Alzheimer's disease is the commonest cause of dementia, when human beta-amyloid, a toxic insoluble fibrous protein in the brain, accumulates and chokes neurons.

Reducing their accumulation may inhibit the degeneration of the nervous system and, therefore, prevent or delay the onset of Alzheimer's. One approach is to stimulate the immune system to reduce beta-amyloid in the brain.

Kim and colleagues' aim was to develop a plant-derived vaccine against Alzheimer's, since beta-amyloid is toxic to animal cells.

Tomatoes would serve as ideal vaccine carrier because they can be eaten directly, minimising risks of eroding immune stimulation potential of the foreign protein.

The researchers inserted the beta-amyloid gene into the tomato genome and measured the immune responses to the tomato-derived toxic protein in a group of 15-month-old mice.

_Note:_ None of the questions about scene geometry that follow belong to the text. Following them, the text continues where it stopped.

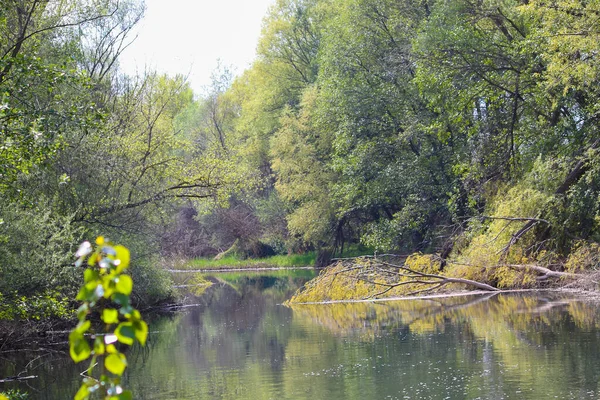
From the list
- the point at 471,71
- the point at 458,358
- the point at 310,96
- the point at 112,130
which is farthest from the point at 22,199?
the point at 310,96

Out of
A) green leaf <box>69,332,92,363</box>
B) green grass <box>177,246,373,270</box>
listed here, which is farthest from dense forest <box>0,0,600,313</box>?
green leaf <box>69,332,92,363</box>

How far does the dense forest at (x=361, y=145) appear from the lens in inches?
699

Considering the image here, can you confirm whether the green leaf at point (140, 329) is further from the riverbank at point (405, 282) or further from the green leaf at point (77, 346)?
the riverbank at point (405, 282)

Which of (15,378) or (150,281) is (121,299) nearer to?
(15,378)

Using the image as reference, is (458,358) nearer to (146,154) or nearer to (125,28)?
(146,154)

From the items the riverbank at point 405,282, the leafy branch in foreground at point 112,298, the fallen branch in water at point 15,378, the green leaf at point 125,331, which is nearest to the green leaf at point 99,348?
the leafy branch in foreground at point 112,298

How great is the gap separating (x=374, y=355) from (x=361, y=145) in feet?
72.6

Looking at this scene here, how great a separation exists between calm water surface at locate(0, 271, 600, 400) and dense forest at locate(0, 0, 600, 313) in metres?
2.34

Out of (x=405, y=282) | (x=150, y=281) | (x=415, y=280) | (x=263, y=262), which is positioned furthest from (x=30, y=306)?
(x=263, y=262)

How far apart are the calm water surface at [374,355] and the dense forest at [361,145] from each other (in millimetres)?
2336

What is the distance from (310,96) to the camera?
Answer: 4378cm

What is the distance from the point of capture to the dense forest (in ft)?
58.2

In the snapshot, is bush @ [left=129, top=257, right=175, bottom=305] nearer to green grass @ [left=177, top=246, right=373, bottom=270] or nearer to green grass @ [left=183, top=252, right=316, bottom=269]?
green grass @ [left=177, top=246, right=373, bottom=270]

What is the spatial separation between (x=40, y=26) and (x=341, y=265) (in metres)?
10.6
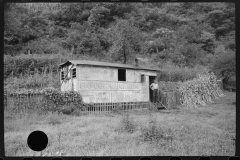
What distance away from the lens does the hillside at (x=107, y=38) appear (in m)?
13.8

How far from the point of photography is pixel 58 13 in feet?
60.4

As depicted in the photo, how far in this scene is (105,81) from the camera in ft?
41.7

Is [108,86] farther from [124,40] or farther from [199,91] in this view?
[124,40]

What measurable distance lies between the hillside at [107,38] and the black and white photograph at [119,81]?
116 millimetres

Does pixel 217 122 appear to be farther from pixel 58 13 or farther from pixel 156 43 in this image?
pixel 58 13

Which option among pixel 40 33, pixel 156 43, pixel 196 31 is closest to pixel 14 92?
pixel 40 33

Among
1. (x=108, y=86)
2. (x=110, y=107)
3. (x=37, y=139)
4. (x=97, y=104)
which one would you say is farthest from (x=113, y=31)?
(x=37, y=139)

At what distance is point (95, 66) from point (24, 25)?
9.14 m

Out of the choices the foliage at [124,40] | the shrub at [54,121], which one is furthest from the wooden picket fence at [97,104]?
the foliage at [124,40]

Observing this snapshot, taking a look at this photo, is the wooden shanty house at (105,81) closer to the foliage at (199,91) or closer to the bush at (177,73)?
the foliage at (199,91)

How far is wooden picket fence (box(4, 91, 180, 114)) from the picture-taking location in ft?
30.9

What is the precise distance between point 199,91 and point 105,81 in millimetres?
7883

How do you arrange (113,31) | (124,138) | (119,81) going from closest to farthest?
1. (124,138)
2. (119,81)
3. (113,31)

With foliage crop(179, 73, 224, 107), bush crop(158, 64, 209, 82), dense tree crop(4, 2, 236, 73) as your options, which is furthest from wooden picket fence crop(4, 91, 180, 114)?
dense tree crop(4, 2, 236, 73)
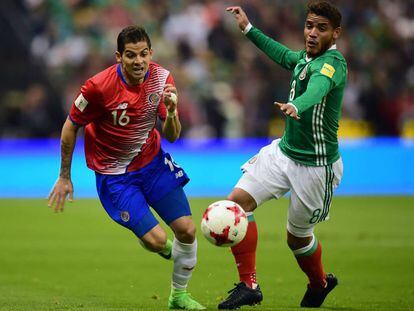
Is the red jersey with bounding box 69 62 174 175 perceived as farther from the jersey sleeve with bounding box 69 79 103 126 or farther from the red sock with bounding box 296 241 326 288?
the red sock with bounding box 296 241 326 288

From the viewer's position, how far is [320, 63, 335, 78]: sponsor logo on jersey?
25.2 feet

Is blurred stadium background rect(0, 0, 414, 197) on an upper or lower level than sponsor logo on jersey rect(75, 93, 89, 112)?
lower

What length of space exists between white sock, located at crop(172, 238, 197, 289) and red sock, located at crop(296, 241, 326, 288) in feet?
3.41

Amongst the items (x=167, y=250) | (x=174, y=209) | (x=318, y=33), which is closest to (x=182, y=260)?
(x=167, y=250)

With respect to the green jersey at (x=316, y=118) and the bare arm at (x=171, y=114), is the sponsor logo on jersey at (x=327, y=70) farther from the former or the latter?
the bare arm at (x=171, y=114)

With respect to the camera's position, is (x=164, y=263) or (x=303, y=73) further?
(x=164, y=263)

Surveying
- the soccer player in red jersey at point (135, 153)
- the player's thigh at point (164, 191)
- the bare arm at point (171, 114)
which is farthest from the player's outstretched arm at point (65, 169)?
the bare arm at point (171, 114)

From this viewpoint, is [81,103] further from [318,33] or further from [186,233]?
[318,33]

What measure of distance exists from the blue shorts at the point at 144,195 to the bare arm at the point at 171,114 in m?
0.40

They immunized the mice orally with the transgenic tomato plants once a week for three weeks, and also gave the mice a booster seven weeks after the first tomato feed.

Blood analyses showed a strong immune response after the booster, with the production of antibodies to the human foreign protein.

The authors concluded that 'although we did not reveal a reduction of existing plaques in the brain of mice challenged with tomato-derived beta-amyloid... this study represents a unique approach in which transgenic plants expressing beta-amyloid protein are used to produce a vaccine.'

The team is currently looking at strategies to increase the potency of the tomato-based vaccine, because fresh sample contain only 0.7 percent protein and levels of foreign protein are even lower.